Edit /etc/sysctl.conf and uncomment (or add) this line:
net.ipv4.ip_forward=1
Apply it without rebooting:
sudo sysctl -p
If you want IPv6 forwarding too: add net.ipv6.conf.all.forwarding=1 in the same file.
Start WireGuard
sudo wg-quick up wg0
Enable it on boot:
sudo systemctl enable wg-quick@wg0
Check that it's running:
sudo wg show
You should see the interface, public key, listening port, and (once a client connects) peer information. An empty peer list is fine for now.
Add a Client
Generate a key pair on your client machine (laptop, phone, whatever):
wg genkey | tee privatekey | wg pubkey > publickey
On a phone you can skip this — the WireGuard app generates keys for you. But for a desktop client, run the above.
Now add a [Peer] block to the server config. Take your client's public key and add:
sudo nano /etc/wireguard/wg0.conf
[Peer]
PublicKey = <CLIENT_PUBLIC_KEY>
AllowedIPs = 10.0.0.2/32
AllowedIPs = 10.0.0.2/32 tells the server to route traffic to/from that single VPN IP to this client. Each client gets a unique IP (.2, .3, .4, etc.).

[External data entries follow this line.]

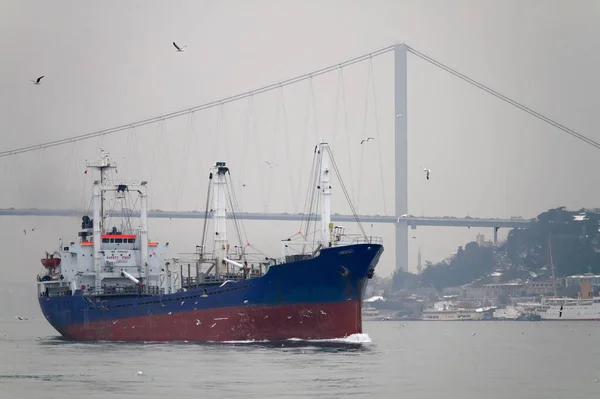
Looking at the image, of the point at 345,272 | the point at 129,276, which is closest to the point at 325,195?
the point at 345,272

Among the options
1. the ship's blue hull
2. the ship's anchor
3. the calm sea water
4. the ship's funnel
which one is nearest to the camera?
the calm sea water

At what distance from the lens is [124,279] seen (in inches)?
2662

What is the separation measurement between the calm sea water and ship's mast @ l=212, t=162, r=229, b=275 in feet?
17.7

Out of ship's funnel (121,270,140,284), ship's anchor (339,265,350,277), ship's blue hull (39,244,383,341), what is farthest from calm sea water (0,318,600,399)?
ship's funnel (121,270,140,284)

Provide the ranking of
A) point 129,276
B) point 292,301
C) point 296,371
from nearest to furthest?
point 296,371 < point 292,301 < point 129,276

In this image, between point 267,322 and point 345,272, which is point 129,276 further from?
point 345,272

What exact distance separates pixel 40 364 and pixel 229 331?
10.4 m

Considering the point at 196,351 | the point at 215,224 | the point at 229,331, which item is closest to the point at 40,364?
the point at 196,351

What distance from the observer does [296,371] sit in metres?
43.5

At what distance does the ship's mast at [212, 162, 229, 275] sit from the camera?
61.7m

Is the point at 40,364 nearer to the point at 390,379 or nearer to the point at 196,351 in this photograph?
the point at 196,351

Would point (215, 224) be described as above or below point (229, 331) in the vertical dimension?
above

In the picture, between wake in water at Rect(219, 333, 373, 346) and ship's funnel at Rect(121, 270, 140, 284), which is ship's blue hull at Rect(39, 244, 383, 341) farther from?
ship's funnel at Rect(121, 270, 140, 284)

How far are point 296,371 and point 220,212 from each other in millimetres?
19621
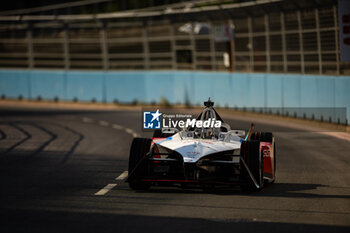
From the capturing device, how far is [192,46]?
118 feet

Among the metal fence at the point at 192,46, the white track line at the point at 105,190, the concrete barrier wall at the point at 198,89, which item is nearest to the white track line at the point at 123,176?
the white track line at the point at 105,190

Reload WireGuard to pick up the new peer:
sudo wg syncconf wg0 <(wg-quick strip wg0)
This applies the change without dropping existing connections.
Client Configuration File
The client needs its own .conf file. Create this on the client machine:
[Interface]
Address = 10.0.0.2/24
PrivateKey = <CLIENT_PRIVATE_KEY>
DNS = 1.1.1.1
[Peer]
PublicKey = <SERVER_PUBLIC_KEY>
Endpoint = <YOUR_VPS_IP>:51820
AllowedIPs = 0.0.0.0/0
PersistentKeepalive = 25
AllowedIPs = 0.0.0.0/0 routes all traffic through the VPN (full tunnel). If you only want VPN traffic for specific subnets — split tunneling — replace it with those CIDRs.
PersistentKeepalive = 25 keeps the tunnel alive through NAT. Most consumer connections are behind NAT; this prevents the session from timing out after 25 seconds of silence.
For mobile, the WireGuard app can import .conf files directly or scan a QR code. To generate a QR code on the server:
sudo apt install qrencode
qrencode -t ansiutf8 < /etc/wireguard/client1.conf
Verify It's Working
Connect from the client, then check the server:
sudo wg show
You should see the peer with a "latest handshake" timestamp and bytes transferred. No handshake means the client isn't reaching the server — check that UDP 51820 is open in your VPS firewall.
Then run a DNS leak test. dnsleaktest.com is straightforward. Your public IP should show the VPS IP, and your DNS servers should reflect what you set in the client's DNS = line. If you're leaking your ISP's DNS servers, the tunnel isn't carrying DNS — worth understanding why.
Adding More Clients
Same process each time: generate a key pair, add a [Peer] block to the server config with a new AllowedIPs address (.3, .4, etc.), run wg syncconf. Each client gets its own .conf file pointing at the server.
There's no theoretical limit on clients. Practically, your VPS bandwidth is the bottleneck. A $5/month VPS with 1TB of transfer handles most home use cases comfortably.
One More Thing
WireGuard doesn't hide the fact that you're using WireGuard. Deep packet inspection can identify WireGuard traffic. For most use cases — privacy from your ISP, secure access to your home network, safe coffee shop browsing — that's fine. If you're in an environment where VPN usage itself needs to be hidden, that's a different problem requiring different tools (obfsproxy, Shadowsocks, etc.).
For typical self-hosting scenarios, this setup is solid. You own the server, you control the keys, and you know exactly what's being logged — nothing, unless you set it up otherwise.